Ushio Shinohara creates one of his action paintings in CUTIE AND THE BOXER

Ushio Shinohara creates one of his action paintings in CUTIE AND THE BOXER

During the course of the too-short eighty-two-minute film — it would have been great to spend even more time with these unique and compelling figures — the audience is introduced to the couple’s forty-year-old son, who has some issues of his own; Guggenheim senior curator of Asian Art Alexandra Munroe, who stops by the studio to consider purchasing one of Ushio’s boxing paintings for the museum; and Chelsea gallery owner Ethan Cohen, who represents Ushio. But things never quite take off for Ushio, who seems to always be right on the cusp of making it. Instead, the couple struggles to pay their rent. One of the funniest, yet somehow tragic, scenes in the film involves Ushio packing up some of his sculptures — forcing them into a suitcase like clothing — and heading back to Japan to try to sell some pieces. Cutie and the Boxer is a special documentary that gets to the heart of the creative process as it applies both to art and love, focusing on two disparate people who have made a strange yet thoroughly charming life for themselves. Cutie and the Boxer is screening November 26 at 8:00 as part of MoMA’s annual series “The Contenders” and will be followed by a discussion with Heinzerling. “The Contenders,” which consists of exemplary films that MoMA believes will stand the test of time and continues with such films as Haifaa Al-Mansour’s Wadjda, Ryan Coogler’s Fruitvale Station, Alexander Payne’s Nebraska, and Richard Linklater’s Before Midnight.

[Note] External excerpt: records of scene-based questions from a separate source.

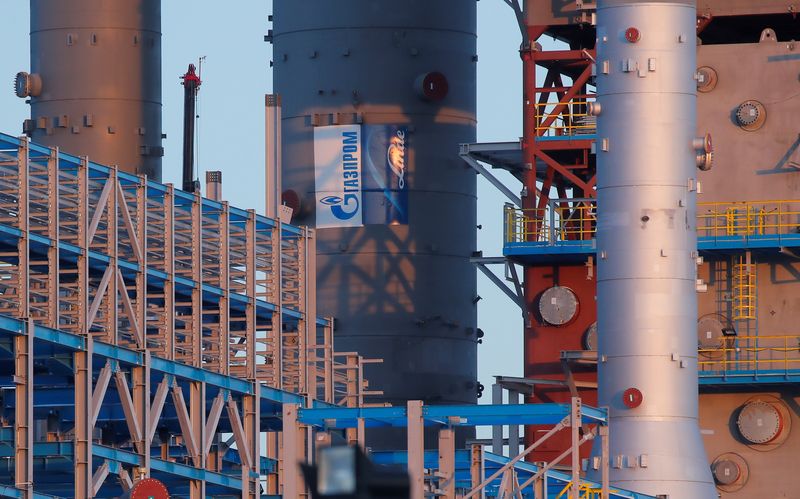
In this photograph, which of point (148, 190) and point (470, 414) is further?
point (148, 190)

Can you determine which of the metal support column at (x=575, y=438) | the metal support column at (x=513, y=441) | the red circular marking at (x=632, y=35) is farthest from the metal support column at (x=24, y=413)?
the metal support column at (x=513, y=441)

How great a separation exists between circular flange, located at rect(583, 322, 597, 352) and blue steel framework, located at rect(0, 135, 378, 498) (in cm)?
902

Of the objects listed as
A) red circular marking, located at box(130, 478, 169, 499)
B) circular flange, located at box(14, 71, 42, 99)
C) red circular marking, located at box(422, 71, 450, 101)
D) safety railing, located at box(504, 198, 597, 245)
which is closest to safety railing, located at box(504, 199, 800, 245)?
safety railing, located at box(504, 198, 597, 245)

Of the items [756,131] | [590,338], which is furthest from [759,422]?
[756,131]

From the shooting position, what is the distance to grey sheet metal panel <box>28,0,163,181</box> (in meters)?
80.4

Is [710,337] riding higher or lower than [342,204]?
lower

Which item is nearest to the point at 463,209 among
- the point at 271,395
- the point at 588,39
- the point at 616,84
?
the point at 588,39

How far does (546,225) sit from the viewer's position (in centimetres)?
6919

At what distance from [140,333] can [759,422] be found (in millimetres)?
22449

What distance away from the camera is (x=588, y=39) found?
2864 inches

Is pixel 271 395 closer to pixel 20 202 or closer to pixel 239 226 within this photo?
pixel 239 226

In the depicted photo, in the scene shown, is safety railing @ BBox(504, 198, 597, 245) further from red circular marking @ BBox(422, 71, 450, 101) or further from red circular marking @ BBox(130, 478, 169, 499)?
red circular marking @ BBox(130, 478, 169, 499)

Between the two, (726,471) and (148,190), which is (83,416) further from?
(726,471)

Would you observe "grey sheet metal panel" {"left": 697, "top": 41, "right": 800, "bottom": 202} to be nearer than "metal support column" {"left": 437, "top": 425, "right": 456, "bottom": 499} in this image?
No
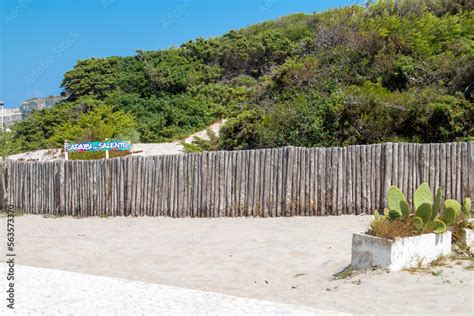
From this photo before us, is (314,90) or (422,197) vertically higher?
(314,90)

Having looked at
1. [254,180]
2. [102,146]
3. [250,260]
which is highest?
[102,146]

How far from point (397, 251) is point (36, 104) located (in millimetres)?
39322

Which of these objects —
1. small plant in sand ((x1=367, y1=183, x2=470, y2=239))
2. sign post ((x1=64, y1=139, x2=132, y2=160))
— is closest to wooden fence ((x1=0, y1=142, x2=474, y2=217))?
sign post ((x1=64, y1=139, x2=132, y2=160))

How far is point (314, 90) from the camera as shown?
1692cm

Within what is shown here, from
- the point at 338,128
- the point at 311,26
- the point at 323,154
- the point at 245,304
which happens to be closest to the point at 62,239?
the point at 323,154

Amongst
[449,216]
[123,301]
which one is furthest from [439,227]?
[123,301]

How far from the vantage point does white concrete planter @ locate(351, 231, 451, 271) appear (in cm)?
623

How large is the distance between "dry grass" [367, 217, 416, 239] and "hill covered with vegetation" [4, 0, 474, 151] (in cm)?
735

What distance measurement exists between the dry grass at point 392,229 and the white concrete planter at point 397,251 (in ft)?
0.28

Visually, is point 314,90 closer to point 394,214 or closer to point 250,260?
point 250,260

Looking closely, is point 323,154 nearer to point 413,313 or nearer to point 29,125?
point 413,313

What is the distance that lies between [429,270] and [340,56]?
13.1 m

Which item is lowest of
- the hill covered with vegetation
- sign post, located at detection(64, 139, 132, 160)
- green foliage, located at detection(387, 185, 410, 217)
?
green foliage, located at detection(387, 185, 410, 217)

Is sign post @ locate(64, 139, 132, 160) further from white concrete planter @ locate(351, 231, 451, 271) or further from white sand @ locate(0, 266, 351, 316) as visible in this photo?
white concrete planter @ locate(351, 231, 451, 271)
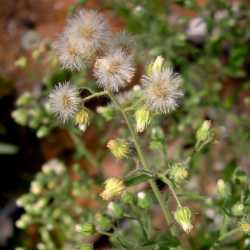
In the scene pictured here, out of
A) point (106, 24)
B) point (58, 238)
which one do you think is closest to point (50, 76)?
point (58, 238)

WORKS BY HANNA SCHAICH AND JANET BIGGS

EVELYN

Hanna Schaich’s EVELYN is one of three of her works that will mark her New York debut on November 23

Microscope Gallery
4 Charles Pl. at Myrtle Ave.
Saturday November 23, free (suggested donation $6), 7:00
347-925-1433
www.microscopegallery.com

Earlier this year, Brooklyn-based visual artist Janet Biggs teamed up with French-born Montréal installation artist Aude Moreau on a dual show at Smack Mellon as part of the “Brooklyn/Montréal” cultural exchange. Now Biggs is collaborating with German artist Hanna Schaich on a one-night-only project November 23 at Microscope Gallery in Bushwick. The evening will consist of three short films by Schaich, in her New York debut, and two by Biggs, selected by Schaich, followed by an in-depth conversation. The two works by Biggs, Brightness All Around and In the Cold Edge, were both shot during trips to the Arctic and investigate individual identity amid unique, dangerous environments. “There is clearly a performative side to my work that has to do with me physically and psychologically pushing myself or assuming some kind of risk in order to capture the images and action needed for a piece,” Biggs told us in a 2011 twi-ny talk. “I didn’t realize I was such a thrill seeker until I set out to make this kind of work. This part of my process is compelling enough that I often find myself looking for new challenges, although my exploration of the addictive nature of risky behavior is primarily as a witness to someone else’s action and off-camera.”

IN THE COLD EDGE

Janet Biggs fires a warning shot in the frozen north in her short film IN THE COLD EDGE

Schaich, who was born and raised in Berlin but is now based in Brooklyn as well, will be showing Evelyn, a portrait of an elderly woman going for a swim in a pool; Taking Over, which involves an ice-cream truck and an ice-skating rink; and Falling Into, which also deals with ice skating (and the Central Park Zoo). The latter two films evoke Biggs’s journeys to freezing zones, finding a common language between the filmmakers. “My artistic work focuses on body-related video performances and installations,” Schaich explains in her official artist statement. “My body is my tool in my artwork and takes up a large and important part of my conceptual work. Paradoxical action sequences and storylines, and playing with gender and gender roles, are key to my work.” Schaich and Biggs met earlier this year and have become fast friends, so this should be an intimate, fun, and fascinating evening.